Opdrachten —
A. Beantwoord aan de hand van de tekst over de familie Rothschild de volgende vragen:
(i) Aan wat voor productie werkt Julian Fellowes op dit moment?
(ii) Hoeveel telgen van het geslacht portretteert het NIW in de serie?
(iii) Over wie gaat deel 5?
B. Som alle eigennamen op die in de tekst over de familie Rothschild voorkomen.
C. Vat de tekst over de familie Rothschild samen in twee zinnen.

Leestekst —
§ §

Met uitzondering van de Engelse koninklijke familie zullen er weinig families zijn waarover door de eeuwen heen zoveel geroddeld is als over de Joodse bankiersfamilie Rothschild. Het is vaak moeilijk feit van fictie te onderscheiden. Schrijver en producer Julian Fellowes, het brein achter de successerie Downton Abbey, werkt op dit moment aan een nieuw kostuumdrama voor televisie over deze dynastie. Het NIW portretteert in deze serie zes opvallende telgen uit dit roemruchte geslacht. Deze week deel 5: Philippine Mathilde Camille, barones de Rothschild.

§ §

Aangeleverde gegevens —

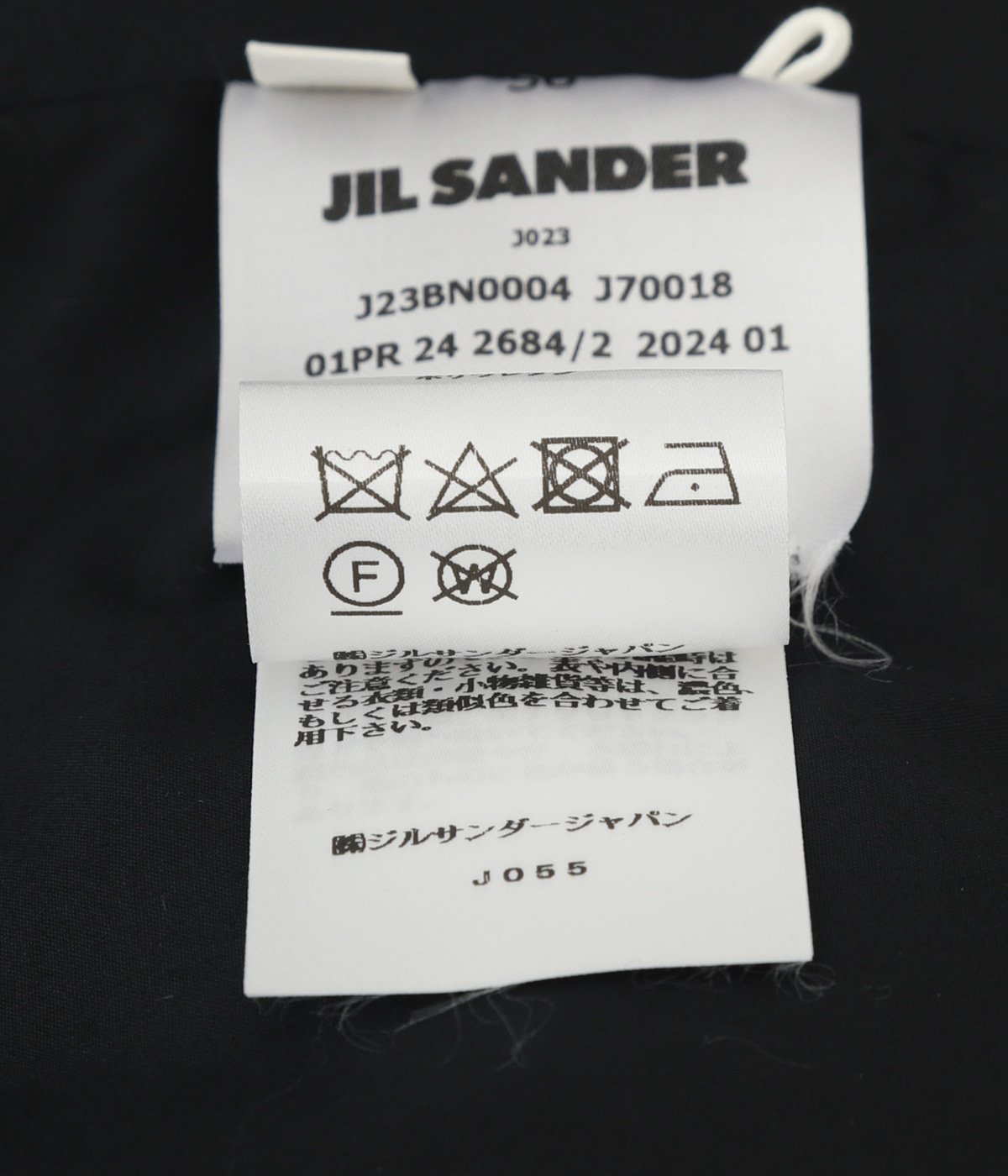 W BLOUSON 05 | JIL SANDER(ジルサンダー) / アウター ブルゾン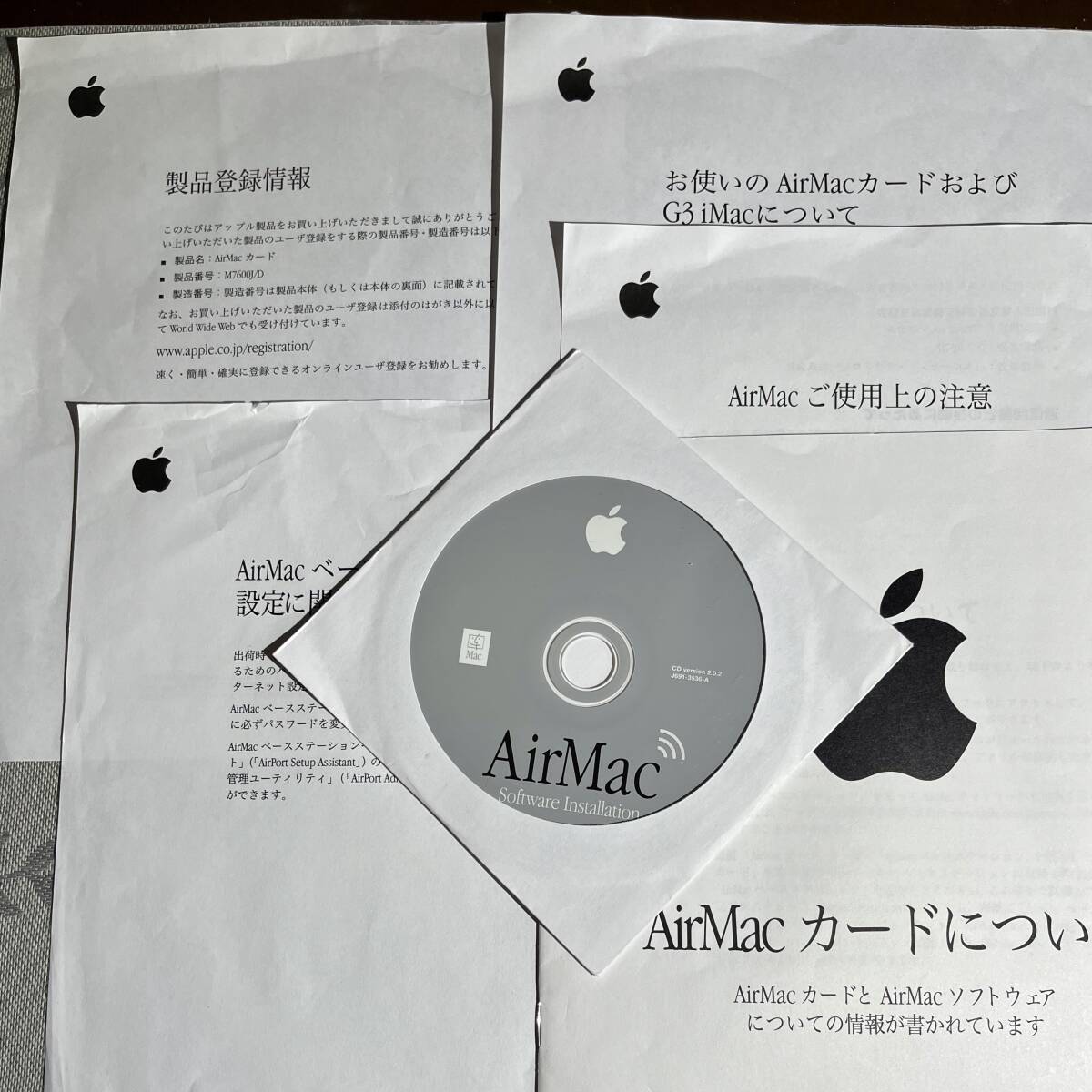 Apple Software Installation CD: AirMac 2002 Version 2.0.2 & AirMac Extreme 2004 Version 3.4：付属説明書付き_AirMac (Ver. 2.0.2)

§ §

Antwoorden —
A.
(i) Aan een nieuw kostuumdrama voor televisie over de dynastie Rothschild.
(ii) Zes.
(iii) Over Philippine Mathilde Camille, barones de Rothschild.

B. Rothschild, Julian Fellowes, Downton Abbey, NIW, Philippine Mathilde Camille (barones de Rothschild)

C. Op de Engelse koninklijke familie na is er over weinig families door de eeuwen heen zoveel geroddeld als over de Joodse bankiersfamilie Rothschild, waarbij feit en fictie vaak moeilijk te onderscheiden zijn. Julian Fellowes werkt aan een kostuumdrama over deze dynastie, en het NIW portretteert zes opvallende telgen, met in deel 5 Philippine Mathilde Camille, barones de Rothschild.